Tradicionalmente, la aireación de la vivienda se producía de forma natural, generalmente por la falta de estanquidad de las construcciones. Hoy en día, el aislamiento térmico y acústico de los edificios es mucho más eficaz, y la falta de ventilación favorece la acumulación de olores, humedad, y contaminantes perjudiciales para nuestra salud.

La reglamentación vigente requiere que los edificios nuevos, además de la ventilación natural a través de las ventanas y puertas exteriores, dispongan de medios para que sus recintos se puedan ventilar adecuadamente, eliminando los contaminantes que se producen de forma habitual, de forma que se aporte un caudal suficiente de aire exterior y se garantice la extracción y expulsión del aire viciado.

Esta reglamentación, requiere que las viviendas dispongan de un sistema general de ventilación que puede ser híbrida o mecánica, además de las ventanas y puertas exteriores que se dispondrán para la ventilación natural complementaria.

La ventilación híbrida consiste simplemente en crear corrientes de aire en la vivienda por medio de orificios de entrada de aire (aberturas de admisión) en las fachadas de los recintos secos (los comedores, los dormitorios y las salas de estar) y orificios de salida (aberturas de extracción) en la parte superior de los recintos húmedos (los aseos, las cocinas y los cuartos de baño), enlazados a conductos de extracción y aspiradores híbridos.
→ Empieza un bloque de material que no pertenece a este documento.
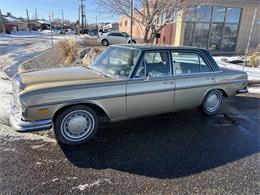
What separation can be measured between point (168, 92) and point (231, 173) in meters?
1.68

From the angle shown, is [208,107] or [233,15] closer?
[208,107]

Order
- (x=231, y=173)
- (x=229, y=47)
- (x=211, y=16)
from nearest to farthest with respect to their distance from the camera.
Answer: (x=231, y=173) < (x=211, y=16) < (x=229, y=47)

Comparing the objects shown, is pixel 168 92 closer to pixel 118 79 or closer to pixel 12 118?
pixel 118 79

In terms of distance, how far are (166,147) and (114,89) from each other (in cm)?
125

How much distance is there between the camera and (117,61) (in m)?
3.94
De este modo, cuando las condiciones de presión y temperatura ambientales son favorables, la renovación del aire se produce como en la ventilación natural y, cuando son desfavorables, el aire se extrae de forma mecánica.

Las aberturas de admisión deben comunicar directamente con el exterior, y en general, la sección de los conductos es de mayor dimensión que en el caso de la ventilación mecánica. Hay que tener especial cuidado de no cerrar las aberturas de admisión y mantener el sistema adecuadamente.
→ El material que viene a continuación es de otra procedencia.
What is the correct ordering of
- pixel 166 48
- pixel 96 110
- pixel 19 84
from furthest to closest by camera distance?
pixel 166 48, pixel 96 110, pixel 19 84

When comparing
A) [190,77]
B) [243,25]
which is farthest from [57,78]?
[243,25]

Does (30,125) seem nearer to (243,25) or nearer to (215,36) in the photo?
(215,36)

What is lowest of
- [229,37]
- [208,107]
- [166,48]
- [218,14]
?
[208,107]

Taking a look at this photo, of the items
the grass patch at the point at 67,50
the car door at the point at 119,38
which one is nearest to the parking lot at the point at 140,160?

En la ventilación mecánica, las entradas de aire se sitúan en las fachadas de los recintos secos mediante aberturas de admisión situadas en las carpinterías (aireadores). Las aberturas de extracción situadas en los recintos húmedos, están conectadas a unos conductos de extracción dotados del correspondiente aspirador mecánico. Así, el aire exterior es aspirado hacia los recintos secos y luego hacia los húmedos para salir por las aberturas de extracción.

La ventilación mecánica, al igual que la híbrida, no tiene en cuenta las variaciones de humedad o calor en el interior de la vivienda; el caudal que atraviesa la vivienda es constante enfriándola en invierno y calentándola en verano. Para solucionar este problema, existen sistemas que regulan su caudal en función de la humedad interior, lo que permite la evacuación más rápida del aire muy húmedo limitando la pérdida de confort térmico.
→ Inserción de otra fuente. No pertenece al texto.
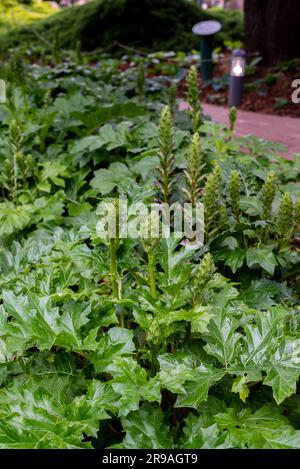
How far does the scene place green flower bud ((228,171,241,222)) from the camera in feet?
8.14

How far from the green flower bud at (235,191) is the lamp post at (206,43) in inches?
280

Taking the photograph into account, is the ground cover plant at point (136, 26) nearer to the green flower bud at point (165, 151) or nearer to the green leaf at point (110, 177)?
the green leaf at point (110, 177)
Además existen sistemas que permiten la recuperación de calor del aire viciado que se extrae, utilizándolo para calentar el aire nuevo que procede del exterior. Un ventilador impulsa este aire nuevo precalentado a los recintos secos. Este sistema es más costoso, pero permite importantes ahorros de calefacción.

Como partes integrantes de la instalación de ventilación se incluyen las aberturas y bocas de ventilación, los conductos de admisión, los conductos de extracción, los aspiradores híbridos, los aspiradores mecánicos y extractores, así como las ventanas y puertas exteriores.

ABERTURAS Y BOCAS DE VENTILACIÓN

La abertura de ventilación, es el hueco practicado en uno de los elementos constructivos que delimitan un local, para permitir el intercambio de aire con otro local contiguo o con el espacio exterior.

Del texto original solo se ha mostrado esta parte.